-------- Passage --------

And so I leave you with this, not every word is what it seems to be, or is necessarily so, which brings me to my autobiography which I am writing entitled, “It Ain’t Necessarily So,” and which will probably never be published, but at the beginning of it I give the reader fair warning with this.

An Introduction
To Be Read

It has been said that, “History is written by the winners.” Hell, I said that in one of my books soon to be released by Second Wind Publishing, so it had to have been said before me. I am one such winner in that I have outlived any who might be able to refute the things I say in my autobiography.

However, I will, to the best of my ability, be honest except when it suits me to be otherwise. After all, I am a storyteller, and the important thing to a storyteller is to keep the reader interested, not be honest.

--------

> _What is asked_:
**A.** In the passage, what title is given for the autobiography being written?
**B.** Retype word for word the part of the passage starting with "It has been" and going on through "in my autobiography.".
The lines after the passage come from a separate source.

-------- Recorded data --------

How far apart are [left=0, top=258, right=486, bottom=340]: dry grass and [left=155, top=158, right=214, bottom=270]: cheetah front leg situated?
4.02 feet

--------

> _Expected results_:
**A.** “It Ain’t Necessarily So.”

**B.**
It has been said that, “History is written by the winners.” Hell, I said that in one of my books soon to be released by Second Wind Publishing, so it had to have been said before me. I am one such winner in that I have outlived any who might be able to refute the things I say in my autobiography.